The Reveillon Riot .-- Opening of the States-general .-- The Queen is insulted by the Partisans of the Duc d'Orleans .-- Discussions as to the Number of Chambers .-- Career and Character of Mirabeau .-- Necker rejects his Support.
-- He determines to revenge himself .-- Death of the Dauphin.
The meeting of the States-general, as has been already seen, was fixed for the 4th of May, 1789; and, as if it were fated that the bloody character of the period now to be inaugurated should be displayed from the very outset, the elections for the city of Paris, which were only held in the preceding week, were stained with a riot so formidable as to be commonly spoken of in the records of the time as an insurrection.[1] One of the candidates for the representation of the Third Estate was a paper-maker of the name of Reveillon, a man eminent for his charity and general liberality, but one who was believed to regard the views of the extreme reformers with disfavor.

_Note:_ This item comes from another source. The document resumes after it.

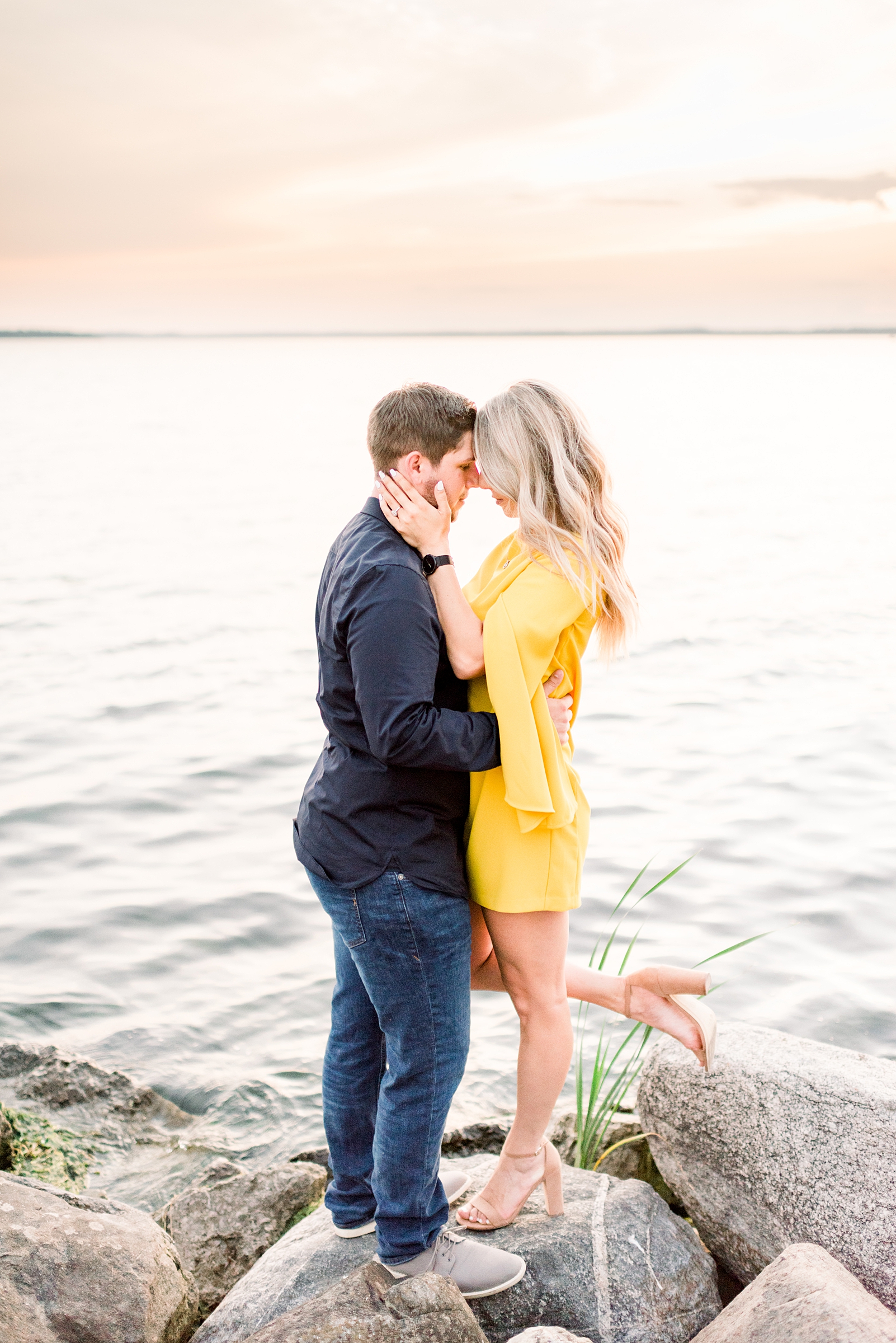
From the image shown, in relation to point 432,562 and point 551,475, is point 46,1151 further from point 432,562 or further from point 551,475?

He was so popular with his own workmen, who were very numerous, and with their friends, who knew his character from them, that he was generally expected to succeed.

The opposite party, who had candidates of their own, and had the support of the purse of the Duc d'Orleans, were determined that he should not; and no way seemed so sure as to murder him.

Bands of ferocious-looking ruffians were brought in from the country districts, armed with heavy bludgeons, and, as was afterward learned, well supplied with money; and on the morning of the 28th of April news was brought to the Baron de Besenval, the commander of the Royal Guards, that a mob of several thousand men had collected in the streets, who had read a mock sentence, professing to have been passed by the Third Estate, which condemned Reveillon to be hanged, after which they had burned him in effigy, and then attacked his house, which they were sacking and destroying.

They even ventured to attack the first company of soldiers whom De Besenval sent to the rescue; and it was not till he dispatched a battalion with a couple of field-pieces to the spot that the plunderers were expelled from the house and the riot was quelled.